## KUTIPAN SUMBER
▽

Tim Bareskrim menangkap anak-anak lelaki berusia 13-17 tahun itu bersama seorang muncikari bernama Arjo Raharjo bin Warto, 41 tahun. Mereka diciduk di Hotel Cipayung Asri, Jalan Raya Puncak Kilometer 75, Bogor, Jawa Barat. Arjo alias Ricko alias Aris tak berkutik ketika membuka pintu kamar Teratai B3 di hotel itu. Polisi yang menunggu di dalam kamar langsung menyergap dia. Polisi lantas mengirim anak-anak binaan Ricko ke RPSA Bambu Apus untuk direhabilitasi. Sedangkan Ricko dijebloskan ke rumah tahanan polisi.

Polisi membidik jaringan Ricko setelah mendapat laporan dari komisioner Komisi Perlindungan Anak Indonesia, Erlinda Iswanto. Pada Februari lalu, ketika menyisir jejaring media sosial, Erlinda menemukan sejumlah akun yang diduga memfasilitasi kencan sesama jenis, termasuk anak-anak. Salah satunya akun Berondong Bogor di jejaring Facebook. Akun itu memuat "iklan" tawaran kencan serta gambar dan komentar pembangkit nafsu berahi. "Waktu itu saya galau-segalaunya. Anak-anak itu dijebak," ujar Erlinda. Dia kemudian melapor ke tim cybercrime Bareskrim.

Seperti halnya Erlinda, tim Bareskrim tak perlu waktu lama untuk menyimpulkan akun Berondong Bogor sebagai ajang bisnis prostitusi yang melibatkan anak-anak. Polisi lantas menyamar sebagai pelanggan dan memesan tujuh anak kepada Ricko melalui layanan BlackBerry Messenger (BBM). "Dia sering menawari pelanggan melalui BBM," kata Direktur Tindak Pidana Ekonomi dan Khusus Bareskrim Brigadir Jenderal Agung Setya, Selasa pekan lalu.

Menurut polisi, Ricko membuat akun Berondong Bogor untuk menjaring calon "anak asuh" sekaligus pelanggan. Untuk memudahkan komunikasi, ia mencantumkan dua nomor identitas BBM pada akun tersebut. Di dunia maya, Ricko mengaku sebagai pemimpin Ricko Ceper Management—nama ini tak ada kaitannya dengan presenter Rico Ceper.

△

[Butir data]
▽

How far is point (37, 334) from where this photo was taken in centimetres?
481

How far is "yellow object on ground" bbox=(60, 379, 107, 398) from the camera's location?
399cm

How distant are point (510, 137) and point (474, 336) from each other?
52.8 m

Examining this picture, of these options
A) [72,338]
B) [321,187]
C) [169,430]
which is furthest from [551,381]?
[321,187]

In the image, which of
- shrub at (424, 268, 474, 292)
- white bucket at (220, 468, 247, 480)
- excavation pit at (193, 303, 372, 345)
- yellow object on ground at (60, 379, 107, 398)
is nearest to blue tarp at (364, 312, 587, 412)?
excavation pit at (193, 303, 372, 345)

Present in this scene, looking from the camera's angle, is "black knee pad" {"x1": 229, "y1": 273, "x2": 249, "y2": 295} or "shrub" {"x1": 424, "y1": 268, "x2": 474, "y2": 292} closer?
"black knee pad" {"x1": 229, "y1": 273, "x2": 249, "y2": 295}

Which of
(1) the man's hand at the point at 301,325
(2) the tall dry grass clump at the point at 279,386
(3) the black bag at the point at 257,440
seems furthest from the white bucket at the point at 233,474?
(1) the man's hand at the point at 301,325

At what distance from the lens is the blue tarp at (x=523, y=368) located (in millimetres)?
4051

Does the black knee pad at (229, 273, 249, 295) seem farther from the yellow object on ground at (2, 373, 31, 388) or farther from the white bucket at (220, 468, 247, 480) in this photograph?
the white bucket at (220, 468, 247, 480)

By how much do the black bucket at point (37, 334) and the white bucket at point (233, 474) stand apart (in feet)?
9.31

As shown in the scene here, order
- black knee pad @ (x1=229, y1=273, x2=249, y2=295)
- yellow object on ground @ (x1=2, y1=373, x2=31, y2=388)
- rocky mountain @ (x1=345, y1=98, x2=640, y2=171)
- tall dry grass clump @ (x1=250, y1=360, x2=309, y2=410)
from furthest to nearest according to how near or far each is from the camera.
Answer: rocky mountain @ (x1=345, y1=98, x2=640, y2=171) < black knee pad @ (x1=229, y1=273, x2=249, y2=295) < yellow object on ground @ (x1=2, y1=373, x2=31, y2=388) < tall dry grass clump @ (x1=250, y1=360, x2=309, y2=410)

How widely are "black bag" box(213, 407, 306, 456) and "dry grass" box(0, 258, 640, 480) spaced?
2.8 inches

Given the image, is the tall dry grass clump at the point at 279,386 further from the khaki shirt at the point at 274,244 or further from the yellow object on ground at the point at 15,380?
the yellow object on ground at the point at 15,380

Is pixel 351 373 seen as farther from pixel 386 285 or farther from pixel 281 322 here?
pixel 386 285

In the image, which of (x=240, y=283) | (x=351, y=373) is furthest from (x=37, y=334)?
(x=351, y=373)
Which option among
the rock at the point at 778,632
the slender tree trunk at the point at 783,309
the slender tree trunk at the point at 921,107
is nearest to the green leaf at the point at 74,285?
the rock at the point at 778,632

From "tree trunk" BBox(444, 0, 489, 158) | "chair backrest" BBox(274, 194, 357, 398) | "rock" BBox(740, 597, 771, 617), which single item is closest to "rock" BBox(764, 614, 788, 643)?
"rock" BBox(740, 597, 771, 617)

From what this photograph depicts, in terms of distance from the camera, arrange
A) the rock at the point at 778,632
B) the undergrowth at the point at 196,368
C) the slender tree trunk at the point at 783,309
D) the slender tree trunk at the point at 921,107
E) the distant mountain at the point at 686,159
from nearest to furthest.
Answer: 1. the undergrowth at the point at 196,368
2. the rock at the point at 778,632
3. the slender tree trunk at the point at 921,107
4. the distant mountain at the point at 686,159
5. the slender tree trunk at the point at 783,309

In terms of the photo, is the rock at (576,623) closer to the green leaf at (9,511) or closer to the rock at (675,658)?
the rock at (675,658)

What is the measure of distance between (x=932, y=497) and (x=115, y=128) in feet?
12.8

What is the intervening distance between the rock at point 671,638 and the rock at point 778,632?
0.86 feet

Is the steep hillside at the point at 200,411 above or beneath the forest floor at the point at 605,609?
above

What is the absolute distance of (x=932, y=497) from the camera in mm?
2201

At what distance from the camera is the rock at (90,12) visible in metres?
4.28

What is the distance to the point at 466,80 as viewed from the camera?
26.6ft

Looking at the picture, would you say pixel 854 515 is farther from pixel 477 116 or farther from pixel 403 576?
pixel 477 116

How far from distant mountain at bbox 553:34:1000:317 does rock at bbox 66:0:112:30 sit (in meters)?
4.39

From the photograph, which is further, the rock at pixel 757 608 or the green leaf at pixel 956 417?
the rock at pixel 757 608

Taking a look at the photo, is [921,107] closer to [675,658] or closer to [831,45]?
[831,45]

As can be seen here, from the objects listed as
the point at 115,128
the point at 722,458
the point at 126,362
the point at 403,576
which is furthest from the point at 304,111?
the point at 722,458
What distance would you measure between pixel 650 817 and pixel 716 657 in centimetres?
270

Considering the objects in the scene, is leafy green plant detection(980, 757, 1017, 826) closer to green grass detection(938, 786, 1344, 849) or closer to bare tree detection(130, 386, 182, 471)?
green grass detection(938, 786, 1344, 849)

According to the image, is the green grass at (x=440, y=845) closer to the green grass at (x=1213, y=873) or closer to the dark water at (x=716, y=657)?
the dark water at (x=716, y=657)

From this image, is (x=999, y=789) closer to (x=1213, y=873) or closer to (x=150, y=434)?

△

## KETENTUAN TUGAS
[1] Menurut kutipan sumber, apa nama akun Facebook yang ditemukan Erlinda Iswanto saat menyisir media sosial?
[2] Salin persis seluruh bagian kutipan sumber, mulai dari "Tim Bareskrim menangkap" terus ke bawah sampai "rumah tahanan polisi.".

## JAWABAN TIAP TUGAS
[1] Berondong Bogor.

[2]
Tim Bareskrim menangkap anak-anak lelaki berusia 13-17 tahun itu bersama seorang muncikari bernama Arjo Raharjo bin Warto, 41 tahun. Mereka diciduk di Hotel Cipayung Asri, Jalan Raya Puncak Kilometer 75, Bogor, Jawa Barat. Arjo alias Ricko alias Aris tak berkutik ketika membuka pintu kamar Teratai B3 di hotel itu. Polisi yang menunggu di dalam kamar langsung menyergap dia. Polisi lantas mengirim anak-anak binaan Ricko ke RPSA Bambu Apus untuk direhabilitasi. Sedangkan Ricko dijebloskan ke rumah tahanan polisi.